To the Editor:
I applaud James M. Banner Jr.’s sentiment that (history) teachers should strive to “stretch their aspirations” and work toward creating “within themselves the desire and ability to be historians on their own, even without the spur of grants and special programs (“‘Teachers of Ambition,’” Commentary, Sept. 8, 2004). But I’d like to address his remark that, in the grant applications he reviewed, “no evidence was provided that the teachers were desirous of becoming better historians as well as better teachers.”

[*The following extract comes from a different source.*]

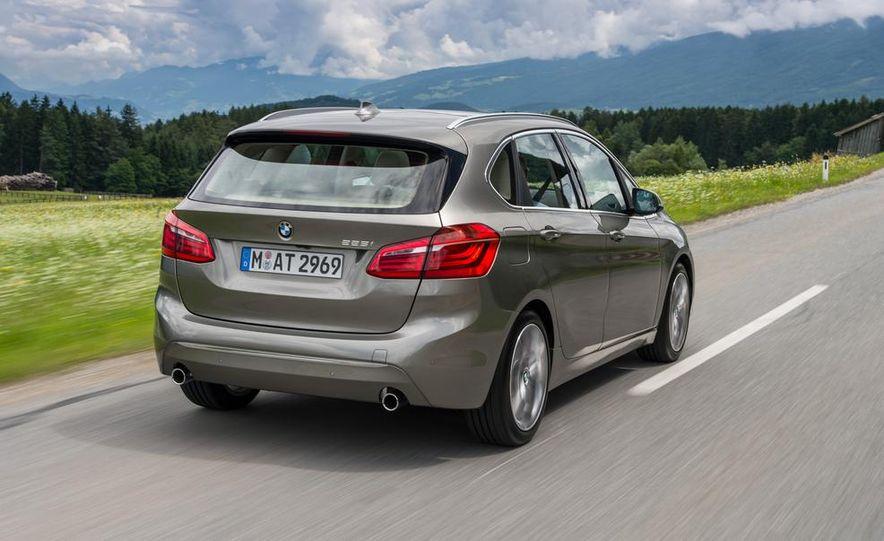 2015 BMW 225i Active Tourer (Euro-spec) - Slide 2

Perhaps Mr. Banner does not adequately grasp the workload—both literal and emotional—under which most K-12 teachers labor. By the time they have thoroughly prepared lesson plans that are tied in detail to specific state standards; completed individual instruction plans for the students who require them; filled out the continual paperwork needed to meet state, district, and local school requirements; prepared and carried out action plans to help students pass state achievement tests; dealt with police, probation, child-welfare, and related personnel on a regular basis; had pre- and postassessment meetings and compiled paperwork in connection with regular visits by district and regional inspectors; held meetings with students and parents on an individual basis; met state requirements for continuing teacher education courses to ensure recertification; perhaps held down an additional, part-time job due to economic needs; and performed other tasks too numerous to list, most teachers are so exhausted that “imagining their possibilities” takes a back seat.
Many, however, do strive to expand their subject knowledge, in terms both of content and of analytical skill. But this is an uphill battle. Until policymakers fully recognize that the needs of precollegiate-level teachers include being permitted time to develop their own scholarly goals and follow them, no one—including Mr. Banner—should be surprised that the grant proposals from teachers they review lack imagination.